Men like Grant who have sprung from the people, with strong and resolute character, unspoiled by luxury, clear-minded and level-headed, able to see men and things as they really are, undeceived by outward show and conventionality, are worth more to our nation than all its mere cunning, self-seeking politicians, its political theorists, or its plutocrats. In war and peace, these qualities lie at the foundation of all true character. A nation not only needs such men, but they are indispensable to it. In times of peril it may perish without them.

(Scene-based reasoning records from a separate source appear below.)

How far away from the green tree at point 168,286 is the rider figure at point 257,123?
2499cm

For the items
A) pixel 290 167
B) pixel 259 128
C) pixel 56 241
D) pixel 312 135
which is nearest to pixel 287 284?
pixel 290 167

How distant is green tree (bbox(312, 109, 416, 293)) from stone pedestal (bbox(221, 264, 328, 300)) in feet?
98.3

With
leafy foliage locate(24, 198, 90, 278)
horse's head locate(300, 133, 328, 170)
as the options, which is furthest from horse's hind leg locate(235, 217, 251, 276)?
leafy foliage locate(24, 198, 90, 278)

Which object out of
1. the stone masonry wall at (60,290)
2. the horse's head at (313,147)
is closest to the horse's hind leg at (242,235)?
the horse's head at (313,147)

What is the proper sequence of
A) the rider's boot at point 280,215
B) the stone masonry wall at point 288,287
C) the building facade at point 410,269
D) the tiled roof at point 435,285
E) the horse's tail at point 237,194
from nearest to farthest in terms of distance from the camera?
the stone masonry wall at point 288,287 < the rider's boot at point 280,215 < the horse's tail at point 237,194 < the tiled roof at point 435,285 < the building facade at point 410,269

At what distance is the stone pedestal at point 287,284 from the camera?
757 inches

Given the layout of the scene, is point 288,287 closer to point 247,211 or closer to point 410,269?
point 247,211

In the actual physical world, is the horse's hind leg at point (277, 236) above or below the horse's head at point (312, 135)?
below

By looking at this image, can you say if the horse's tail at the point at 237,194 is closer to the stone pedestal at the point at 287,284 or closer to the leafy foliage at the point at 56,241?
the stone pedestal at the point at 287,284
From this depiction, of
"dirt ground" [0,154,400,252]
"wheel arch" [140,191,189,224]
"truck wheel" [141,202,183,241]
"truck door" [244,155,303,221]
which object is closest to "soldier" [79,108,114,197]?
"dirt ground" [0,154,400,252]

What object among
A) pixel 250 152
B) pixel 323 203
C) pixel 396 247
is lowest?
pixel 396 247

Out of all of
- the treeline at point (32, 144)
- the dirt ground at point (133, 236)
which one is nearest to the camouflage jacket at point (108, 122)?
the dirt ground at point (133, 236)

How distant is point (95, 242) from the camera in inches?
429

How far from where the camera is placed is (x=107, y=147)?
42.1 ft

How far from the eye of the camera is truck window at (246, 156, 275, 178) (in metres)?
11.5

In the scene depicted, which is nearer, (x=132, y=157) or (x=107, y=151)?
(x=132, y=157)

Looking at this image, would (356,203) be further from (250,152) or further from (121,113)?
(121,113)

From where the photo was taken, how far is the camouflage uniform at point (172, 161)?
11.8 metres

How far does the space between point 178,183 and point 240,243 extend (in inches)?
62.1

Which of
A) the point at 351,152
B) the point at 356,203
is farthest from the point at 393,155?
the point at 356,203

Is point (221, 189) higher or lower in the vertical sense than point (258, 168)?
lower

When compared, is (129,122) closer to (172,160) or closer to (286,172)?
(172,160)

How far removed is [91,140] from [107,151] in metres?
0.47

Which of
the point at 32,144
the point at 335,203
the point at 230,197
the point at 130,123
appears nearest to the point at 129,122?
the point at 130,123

It is not improper at this time to call attention to baneful influences and practices which lower our national standard and, unchecked, threaten disaster. Engrossed in the cares of business and laborious occupations, men seem inattentive to the requirements of citizenship, but they do not consciously and willfully shirk its duties and responsibilities, when they are clearly seen and fully understood. They may be slow to act, but when danger becomes imminent they will assert themselves again as they have in the past. They will not allow the republic to perish from neglect. The sentiment of patriotism is still strong in the people. It is neither dead nor short-lived. It grows and strengthens with honest appeals to it, and it may be appealed to with confidence for the vindication of good measures. It increases with every draft that is made upon it, and while it may become silent through neglect, it does not cease to exist. Its voice may be unheeded for a season, and may be drowned by the noisier tongues of greed and selfishness, but it will be heard again. It patiently submits to many affronts, and quietly endures many indignities. But in its temporary silence, it gathers an accumulation of energy, and when the limit of its endurance has been reached, its commanding voice breaks forth on the startled air, trumpet-tongued, and against its mighty tones no other voice dares lift itself. It was so when our last war swept over the land. The spirit of patriotism which was then roused from an apparent slumber, became dominant and pervasive. It extended every where, and touched everybody. It reigned supreme. The ordinary interests of men were subordinated to it. The war did not create it, but roused it into action, gave it direction, and furnished scope and opportunity for the assertion of itself. In our armies, and behind them, it was a moral force of tremendous energy urging them forward and onward until the supremacy of our cause was finally established.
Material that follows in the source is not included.